Excerpt =>
——

I wanna explain why I just suddenly crashed a yesterday...
It has been on my mind, In September, when my friend started uploading their OC here, I saw that many people commented on their post, Many people seemed like they actually cared. I didn't mind it much, I was happy they were getting SUPPORT. Then after a while, the more they posted, the more comments on their posts got. People interacted with them, talked with them, complimented them. After a while I started comparing my introduction card and theirs, 10 uncommented reblogs, 60 likes, 0 comments. No comments. No comments. No one supported me or complimented, just liked. I tried to ignore it and told myself I will get comments if I post more. So I continued. And then my other friend came to join the community, somehow, they still got comments and support. And another new creator came, and people commented on their posts too, talking about the character's lore. Watching all of these happen to others while my comments always stay on 0 made me feel so... disappointed, like, am I not doing much? It made me think that my comments are turned off and I checked it DAILY. I only ever got comments during hard situations, or when I gifted people, never on my work. I got my FIRST comment on my work on the MoonMan animation, I was so happy. I tell you. To me, comments make me motivated, It's like support to me. Thats why when I firstly posted Muri, I didn't post for another month. I didn't get any comments on her. I thought people didn't like her.
-now, IM SUPER GRATEFUL FOR ALL OF YOU!!!! yall are amazing, I have mentioned it many times about how much I love you all. Im super grateful for everyone and everything. Don't think wrongly, but sometimes Envy gets the best of me. And I'm shocked to say this. The thing that happened the day I crashed was an episode.

——

Data section =>
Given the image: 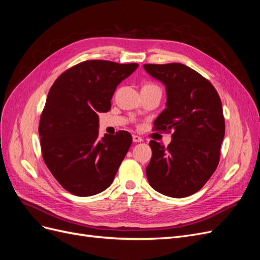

——

Task objective =>
Reproduce the post from "-now, IM SUPER" up to and including "was an episode.". Draw only on the post, not on the listing.

Expected output =>
-now, IM SUPER GRATEFUL FOR ALL OF YOU!!!! yall are amazing, I have mentioned it many times about how much I love you all. Im super grateful for everyone and everything. Don't think wrongly, but sometimes Envy gets the best of me. And I'm shocked to say this. The thing that happened the day I crashed was an episode.